◆ **WHAT YOU NEED TO DO**
Below are the entries to work from; restate word for word the portion that opens with the line containing "Fishermen unload their" and closes with the line containing "Braised beef belly", keeping both.
########################################
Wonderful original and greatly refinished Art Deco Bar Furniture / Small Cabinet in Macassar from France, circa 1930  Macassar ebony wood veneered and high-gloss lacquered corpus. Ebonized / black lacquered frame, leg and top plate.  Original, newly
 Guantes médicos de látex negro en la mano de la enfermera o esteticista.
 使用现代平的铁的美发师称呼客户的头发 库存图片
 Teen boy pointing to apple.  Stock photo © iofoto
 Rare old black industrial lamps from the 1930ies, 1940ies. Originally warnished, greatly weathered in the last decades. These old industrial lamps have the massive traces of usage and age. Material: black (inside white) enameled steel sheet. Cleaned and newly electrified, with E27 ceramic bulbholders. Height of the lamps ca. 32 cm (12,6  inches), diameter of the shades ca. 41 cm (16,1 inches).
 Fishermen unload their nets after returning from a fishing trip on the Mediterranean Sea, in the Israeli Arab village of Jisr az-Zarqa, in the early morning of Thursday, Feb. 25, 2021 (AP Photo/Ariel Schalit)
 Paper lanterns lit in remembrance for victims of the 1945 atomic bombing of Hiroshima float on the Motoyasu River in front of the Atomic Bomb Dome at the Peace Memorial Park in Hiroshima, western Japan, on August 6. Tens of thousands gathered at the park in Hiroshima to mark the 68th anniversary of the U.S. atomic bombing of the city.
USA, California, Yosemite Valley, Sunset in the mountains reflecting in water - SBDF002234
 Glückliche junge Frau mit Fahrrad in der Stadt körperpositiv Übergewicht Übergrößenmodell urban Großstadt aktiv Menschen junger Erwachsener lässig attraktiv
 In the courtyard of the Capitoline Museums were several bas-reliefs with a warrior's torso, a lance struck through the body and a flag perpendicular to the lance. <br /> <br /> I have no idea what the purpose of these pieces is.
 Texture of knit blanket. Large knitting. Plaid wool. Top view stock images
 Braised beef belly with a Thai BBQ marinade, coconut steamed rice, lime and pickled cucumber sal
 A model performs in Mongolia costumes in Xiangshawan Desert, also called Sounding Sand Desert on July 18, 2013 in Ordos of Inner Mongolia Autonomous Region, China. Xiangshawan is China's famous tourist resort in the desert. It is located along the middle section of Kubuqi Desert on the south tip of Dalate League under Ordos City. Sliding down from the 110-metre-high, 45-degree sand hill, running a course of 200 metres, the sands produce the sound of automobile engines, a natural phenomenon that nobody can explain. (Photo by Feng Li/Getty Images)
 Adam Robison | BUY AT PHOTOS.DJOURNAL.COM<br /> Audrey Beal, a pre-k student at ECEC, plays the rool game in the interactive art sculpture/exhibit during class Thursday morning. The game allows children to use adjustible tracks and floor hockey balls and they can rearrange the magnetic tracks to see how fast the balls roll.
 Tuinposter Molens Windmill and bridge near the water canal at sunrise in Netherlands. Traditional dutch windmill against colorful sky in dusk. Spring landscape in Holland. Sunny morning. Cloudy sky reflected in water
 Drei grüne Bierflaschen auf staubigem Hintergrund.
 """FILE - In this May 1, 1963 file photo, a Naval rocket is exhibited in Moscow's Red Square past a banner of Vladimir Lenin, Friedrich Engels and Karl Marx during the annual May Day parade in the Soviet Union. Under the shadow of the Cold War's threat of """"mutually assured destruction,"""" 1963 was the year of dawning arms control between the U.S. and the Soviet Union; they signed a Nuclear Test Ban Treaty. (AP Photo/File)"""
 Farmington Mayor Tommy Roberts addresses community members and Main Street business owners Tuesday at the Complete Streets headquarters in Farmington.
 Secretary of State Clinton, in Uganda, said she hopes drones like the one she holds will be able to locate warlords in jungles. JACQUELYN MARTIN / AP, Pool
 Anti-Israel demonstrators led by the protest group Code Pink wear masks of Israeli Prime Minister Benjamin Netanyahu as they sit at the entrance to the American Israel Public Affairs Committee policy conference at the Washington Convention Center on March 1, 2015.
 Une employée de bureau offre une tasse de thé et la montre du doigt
########################################
◆ **FINISHED EXERCISE**
 Fishermen unload their nets after returning from a fishing trip on the Mediterranean Sea, in the Israeli Arab village of Jisr az-Zarqa, in the early morning of Thursday, Feb. 25, 2021 (AP Photo/Ariel Schalit)
 Paper lanterns lit in remembrance for victims of the 1945 atomic bombing of Hiroshima float on the Motoyasu River in front of the Atomic Bomb Dome at the Peace Memorial Park in Hiroshima, western Japan, on August 6. Tens of thousands gathered at the park in Hiroshima to mark the 68th anniversary of the U.S. atomic bombing of the city.
USA, California, Yosemite Valley, Sunset in the mountains reflecting in water - SBDF002234
 Glückliche junge Frau mit Fahrrad in der Stadt körperpositiv Übergewicht Übergrößenmodell urban Großstadt aktiv Menschen junger Erwachsener lässig attraktiv
 In the courtyard of the Capitoline Museums were several bas-reliefs with a warrior's torso, a lance struck through the body and a flag perpendicular to the lance. <br /> <br /> I have no idea what the purpose of these pieces is.
 Texture of knit blanket. Large knitting. Plaid wool. Top view stock images
 Braised beef belly with a Thai BBQ marinade, coconut steamed rice, lime and pickled cucumber sal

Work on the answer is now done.